0

This question is based on this post.

Say that I have an NA:

df <- data.frame(start = c(10, 20), end = c(15,NA), label = c('ex1','ex2'))

When I use the following code:

df[, seq(.SD[['start']], .SD[['end']]), by = label]

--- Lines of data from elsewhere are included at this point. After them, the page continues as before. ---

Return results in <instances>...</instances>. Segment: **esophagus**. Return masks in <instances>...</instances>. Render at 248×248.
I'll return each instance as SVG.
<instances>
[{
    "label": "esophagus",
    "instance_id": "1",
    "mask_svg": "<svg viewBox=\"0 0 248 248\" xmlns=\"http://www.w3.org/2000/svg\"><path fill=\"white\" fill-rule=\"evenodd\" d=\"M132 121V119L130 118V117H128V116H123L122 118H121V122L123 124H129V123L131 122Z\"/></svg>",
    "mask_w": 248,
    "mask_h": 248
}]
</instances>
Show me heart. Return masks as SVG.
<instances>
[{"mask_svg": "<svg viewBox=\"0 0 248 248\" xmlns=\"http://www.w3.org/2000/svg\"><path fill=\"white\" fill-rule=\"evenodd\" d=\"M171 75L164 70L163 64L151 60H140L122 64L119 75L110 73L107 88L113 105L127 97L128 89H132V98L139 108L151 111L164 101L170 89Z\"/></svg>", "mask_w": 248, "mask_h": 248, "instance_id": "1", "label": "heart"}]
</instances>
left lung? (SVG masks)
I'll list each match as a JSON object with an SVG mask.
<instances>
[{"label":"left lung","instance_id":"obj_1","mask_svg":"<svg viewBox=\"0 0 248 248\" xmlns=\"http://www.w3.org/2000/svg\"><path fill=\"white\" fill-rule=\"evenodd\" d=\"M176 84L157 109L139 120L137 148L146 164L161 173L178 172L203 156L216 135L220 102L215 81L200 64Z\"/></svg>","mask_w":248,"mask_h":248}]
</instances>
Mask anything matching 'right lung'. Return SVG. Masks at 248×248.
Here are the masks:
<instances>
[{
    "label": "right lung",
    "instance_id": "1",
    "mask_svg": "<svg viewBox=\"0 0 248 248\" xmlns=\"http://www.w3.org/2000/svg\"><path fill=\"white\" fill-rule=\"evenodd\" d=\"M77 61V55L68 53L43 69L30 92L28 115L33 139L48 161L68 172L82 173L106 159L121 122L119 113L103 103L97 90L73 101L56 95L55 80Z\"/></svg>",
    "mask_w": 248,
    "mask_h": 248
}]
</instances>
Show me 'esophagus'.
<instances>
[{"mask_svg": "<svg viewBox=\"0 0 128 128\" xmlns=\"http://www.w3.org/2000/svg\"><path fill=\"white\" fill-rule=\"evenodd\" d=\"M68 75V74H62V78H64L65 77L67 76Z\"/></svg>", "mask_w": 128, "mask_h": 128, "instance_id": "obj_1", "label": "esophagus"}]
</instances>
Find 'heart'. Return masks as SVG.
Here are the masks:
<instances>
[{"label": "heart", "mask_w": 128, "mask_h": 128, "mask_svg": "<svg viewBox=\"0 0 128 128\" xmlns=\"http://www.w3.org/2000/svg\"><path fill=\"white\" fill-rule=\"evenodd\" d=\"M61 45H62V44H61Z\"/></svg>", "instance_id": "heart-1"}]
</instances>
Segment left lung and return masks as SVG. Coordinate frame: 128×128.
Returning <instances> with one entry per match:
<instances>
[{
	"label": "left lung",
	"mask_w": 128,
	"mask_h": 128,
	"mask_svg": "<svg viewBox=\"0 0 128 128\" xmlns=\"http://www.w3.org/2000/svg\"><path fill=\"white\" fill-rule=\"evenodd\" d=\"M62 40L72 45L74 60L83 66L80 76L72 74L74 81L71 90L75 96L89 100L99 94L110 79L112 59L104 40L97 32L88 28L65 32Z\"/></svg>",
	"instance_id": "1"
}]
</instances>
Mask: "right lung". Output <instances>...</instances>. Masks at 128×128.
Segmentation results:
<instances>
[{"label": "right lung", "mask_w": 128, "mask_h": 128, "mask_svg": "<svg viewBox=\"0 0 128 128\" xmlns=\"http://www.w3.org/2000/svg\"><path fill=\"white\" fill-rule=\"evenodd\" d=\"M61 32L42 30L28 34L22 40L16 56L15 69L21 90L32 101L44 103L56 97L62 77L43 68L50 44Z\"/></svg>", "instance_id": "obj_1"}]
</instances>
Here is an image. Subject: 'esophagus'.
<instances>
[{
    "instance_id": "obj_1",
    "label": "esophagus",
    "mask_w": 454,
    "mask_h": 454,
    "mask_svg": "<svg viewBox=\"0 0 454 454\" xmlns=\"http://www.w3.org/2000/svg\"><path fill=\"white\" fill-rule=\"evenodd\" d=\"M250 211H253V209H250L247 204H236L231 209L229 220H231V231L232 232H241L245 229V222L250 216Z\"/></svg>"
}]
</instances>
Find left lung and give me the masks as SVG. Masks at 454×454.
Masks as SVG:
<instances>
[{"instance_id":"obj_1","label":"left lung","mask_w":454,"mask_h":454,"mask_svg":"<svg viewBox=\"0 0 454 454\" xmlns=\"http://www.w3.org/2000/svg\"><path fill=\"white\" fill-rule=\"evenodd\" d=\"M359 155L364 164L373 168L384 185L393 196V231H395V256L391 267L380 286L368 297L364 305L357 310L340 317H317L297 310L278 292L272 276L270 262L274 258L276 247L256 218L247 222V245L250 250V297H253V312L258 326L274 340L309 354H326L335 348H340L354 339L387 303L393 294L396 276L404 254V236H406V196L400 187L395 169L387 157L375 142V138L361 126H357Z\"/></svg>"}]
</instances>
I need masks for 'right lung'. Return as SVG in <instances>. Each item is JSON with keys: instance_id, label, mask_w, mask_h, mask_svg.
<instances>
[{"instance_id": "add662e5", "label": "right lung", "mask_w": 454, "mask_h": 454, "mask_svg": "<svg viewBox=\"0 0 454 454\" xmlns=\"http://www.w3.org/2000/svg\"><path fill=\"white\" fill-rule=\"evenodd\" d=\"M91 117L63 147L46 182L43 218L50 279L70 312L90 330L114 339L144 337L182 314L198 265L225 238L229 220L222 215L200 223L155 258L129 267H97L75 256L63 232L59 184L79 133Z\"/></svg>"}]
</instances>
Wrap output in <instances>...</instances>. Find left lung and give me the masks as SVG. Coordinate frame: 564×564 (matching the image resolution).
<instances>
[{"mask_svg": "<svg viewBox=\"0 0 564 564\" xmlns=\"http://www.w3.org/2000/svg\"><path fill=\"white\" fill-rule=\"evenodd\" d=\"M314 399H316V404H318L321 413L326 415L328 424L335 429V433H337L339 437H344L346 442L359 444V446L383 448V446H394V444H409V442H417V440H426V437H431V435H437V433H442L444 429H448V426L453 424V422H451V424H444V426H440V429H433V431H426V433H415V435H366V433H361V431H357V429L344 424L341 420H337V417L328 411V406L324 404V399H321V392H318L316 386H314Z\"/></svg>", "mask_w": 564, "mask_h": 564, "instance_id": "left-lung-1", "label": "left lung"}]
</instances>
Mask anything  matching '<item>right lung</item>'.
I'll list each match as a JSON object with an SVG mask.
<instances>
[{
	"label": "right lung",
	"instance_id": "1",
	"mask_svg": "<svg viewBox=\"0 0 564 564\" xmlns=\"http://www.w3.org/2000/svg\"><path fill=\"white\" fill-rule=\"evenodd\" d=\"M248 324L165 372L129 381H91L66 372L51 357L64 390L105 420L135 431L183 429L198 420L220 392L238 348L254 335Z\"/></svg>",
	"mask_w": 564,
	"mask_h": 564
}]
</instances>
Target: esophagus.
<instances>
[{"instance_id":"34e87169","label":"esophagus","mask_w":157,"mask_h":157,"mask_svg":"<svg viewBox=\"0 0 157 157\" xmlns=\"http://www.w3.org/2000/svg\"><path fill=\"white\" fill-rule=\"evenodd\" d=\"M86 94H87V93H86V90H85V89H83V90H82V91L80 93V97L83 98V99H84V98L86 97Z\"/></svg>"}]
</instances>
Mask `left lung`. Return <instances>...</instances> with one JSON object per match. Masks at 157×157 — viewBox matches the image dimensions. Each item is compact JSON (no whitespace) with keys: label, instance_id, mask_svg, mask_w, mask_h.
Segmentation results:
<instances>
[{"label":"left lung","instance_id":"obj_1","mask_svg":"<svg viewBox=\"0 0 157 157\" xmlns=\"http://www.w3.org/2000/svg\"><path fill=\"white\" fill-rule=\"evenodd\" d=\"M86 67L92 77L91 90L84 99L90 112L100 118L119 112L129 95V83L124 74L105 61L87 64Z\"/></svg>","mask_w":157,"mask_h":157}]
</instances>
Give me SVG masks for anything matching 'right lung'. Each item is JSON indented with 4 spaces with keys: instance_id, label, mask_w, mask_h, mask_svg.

I get the following error:

Error in `[.data.frame`(df, , seq(.SD[["start"]], .SD[["end"]]), by = label) : 
  unused argument (by = label)

How do I get something like this?:

label V1
 1:   ex1 10
 2:   ex1 11
 3:   ex1 12
 4:   ex1 13
 5:   ex1 14
 6:   ex1 15
 7:   ex2 20
hy9fesh
  • 589
  • 2
  • 15

1 Answers1

2

You can use fcoalesce to replace the NA values in end with the start value and create a sequence from start to end for each label.

library(data.table)

setDT(df)
df <- df[!(is.na(start) & is.na(end))]
df[, end := fcoalesce(end, start)]
df[, seq(start, end), by = label]

#   label V1
#1:   ex1 10
#2:   ex1 11
#3:   ex1 12
#4:   ex1 13
#5:   ex1 14
#6:   ex1 15
#7:   ex2 20

Or using dplyr -

library(dplyr)

df %>%
  filter(!(is.na(start) & is.na(end))) %>%
  mutate(end = coalesce(end, start)) %>%
  group_by(label) %>%
  summarise(num = seq(start, end), .groups = 'drop')
Ronak Shah
  • 377,200
  • 20
  • 156
  • 213